Electron Microscopy Sample Preparation

A combination of perfusion- and cryo-fixation with resin embedding was used to achieve an optimized balance between high labeling efficiency as obtained by the Tokuyasu cryo immuno-gold labeling technique and ultrastructural visualization as obtained by standard Epon embedding (van Lookeren et al., 1991; Verkade et al., 1995). Twelve to fifteen days following AVV transduction, the animals were sacrificed with an overdose of pentobarbital (400 mg/kg, i.p.) and perfusion-fixed transcardially with 4% paraformaldehyde in PBS. Brain sections of 200 µm were sliced with a vibratome (Camden Instruments, Loughborough, UK), and green fluorescent N/E-ergic cells were identified under a fluorescence microscope (Leica DM IL LED; Leica Microsystems). A tissue puncher (Leica) was used to extract 1-mm circular tissue blocks that were incubated in cryoprotectant (20% bovine serum albumin, 100 mM trehalose in PBS), loaded into a 0.2-mm deep carbon-coated membrane carrier (Leica Microsystems), and subjected to (virtually instantaneous) high pressure freezing (EM PACT2 + RTS; Leica Microsystems; Verkade, 2008). Samples were subsequently freeze-substituted (AFS2 + FSP, Leica Microsystems) and embedded in Lowicryl HM20 as previously described (van Weering et al., 2010). Ultrathin 100-nm sections were sliced (Reichert Ultracut E) and placed on Pioloform-coated copper slot grids (2 × 1 mm; Agar).

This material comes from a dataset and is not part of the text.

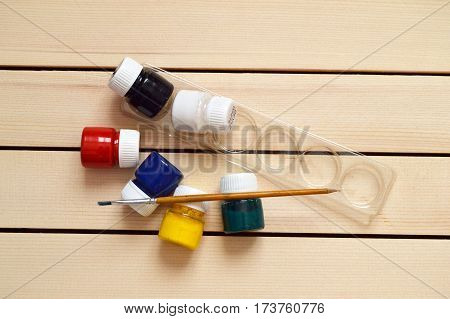 Harmless red, black, green, yellow, white wooden paint in small glass bottle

Ultrastructural Immuno-Gold Labeling

Grids were placed on 100 mM glycine in PBS to quench aldehyde and then in 0.1% BSA-c™ (Aurion, Wageningen, the Netherlands) in PBS (blocking solution). This was followed by incubation of alternating sections in primary antibodies of either of the two N/E-ergic markers, DbH (1:20 rabbit polyclonal; Abcam, see earlier) or VMAT2 (1:40 rabbit polyclonal; Millipore AB1598P) and NPY (1:40 mouse monoclonal; kind gift of Dr. Grouzmann as described earlier), in blocking solution for 1 hr. The specificity of the VMAT2 antiserum (rabbit polyclonal; Millipore AB1598P) had been previously established by multiple Western blot and immunohistochemistry studies, including subcellular distribution using electron microscopy (Liu et al., 1994; Peter et al., 1995; Nirenberg et al., 1995). The specificity was confirmed by substitution of the primary antibody with nonimmune serum or by preadsorption of the primary antibody with the peptide antigen. In our study, the antiserum labeled the membrane of LDCV, following a pattern consistent with DbH immunolabeling and in an identical pattern to that described by previous work in both rat brain tissue and the adrenal gland (Peter et al., 1995).

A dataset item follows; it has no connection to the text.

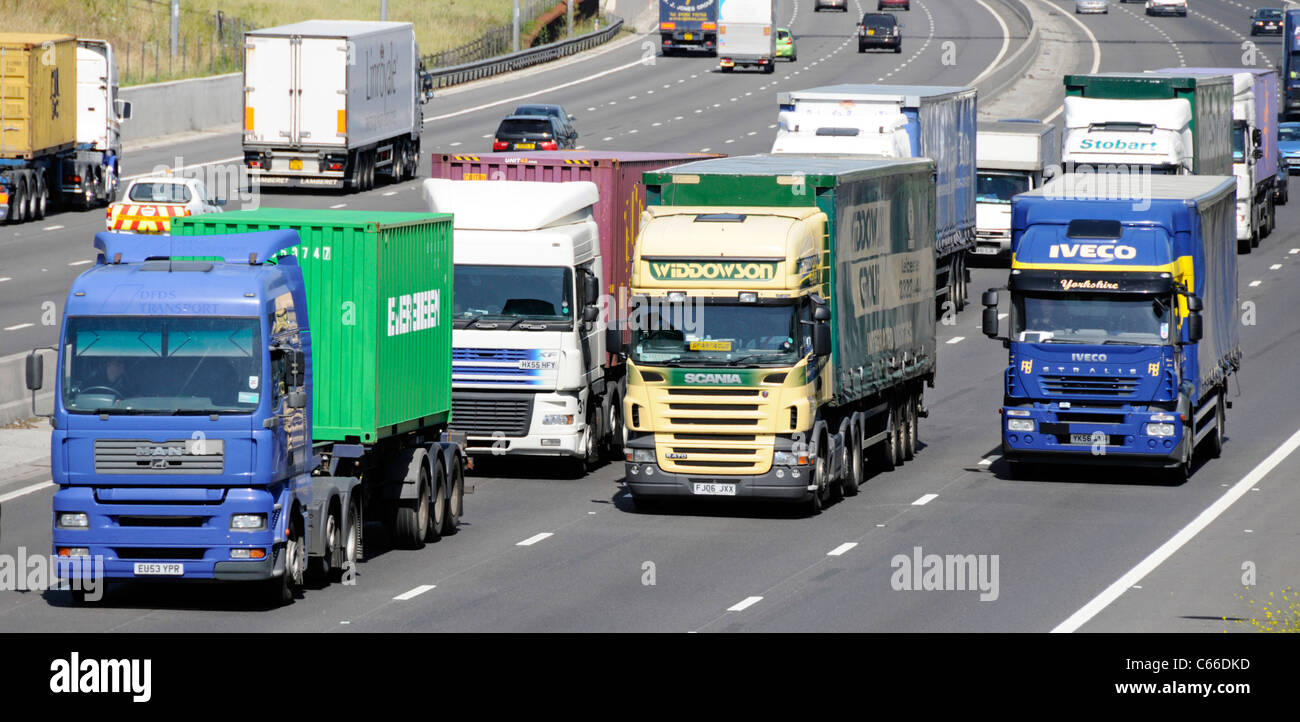 Transport lorry truck four lanes section of M25 motorway close up vehicles overtaking slower hgv lorries & trucks Stock Photo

Sections were subsequently labeled with secondary antibodies (10-nm colloidal gold donkey antirabbit for DbH/VMAT2 and 15-nm colloidal gold goat antimouse for NPY; Aurion) in blocking solution for 45 to 60 min. Sections were then counterstained in 3% uranyl acetate and lead citrate. Images of the ultrastructure and immuno-gold labeling were acquired on a Tecnai12 Biotwin transmission electron microscope equipped with a bottom-mount 4 × 4k CCD camera (FEI company, Eindhoven, the Netherlands). Immunolabeling was optimized to achieve efficient labeling of N/E-ergic vesicles while minimizing nonspecific gold staining, which was confirmed by the absence of gold particles from structures renowned for background labeling, such as nuclei, mitochondria, and myelin sheaths. Negative controls were performed by omitting primary antibodies, which resulted in the absence of gold labeling in all brain areas examined.

EM image analysis was performed on four to six sections per resin block per rat (n = 3) for each brain region. This approach yielded statistically significant outcomes and allowed consistent random sampling of the ultrastructure and antigenicity representative for each investigated brain region. The horizontal and vertical radii of vesicles were measured in Fiji/ImageJ, and they were averaged for the purpose of further evaluation. DbH and VMAT2 labeling appeared in a consistent pattern of dense core vesicles, with VMAT2 labels observed associated with vesicular membranes and DbH labeling seen at either membrane or lumen of the vesicle. The size distributions and number of vesicles labeled by the two markers were alike and thus pooled for analysis.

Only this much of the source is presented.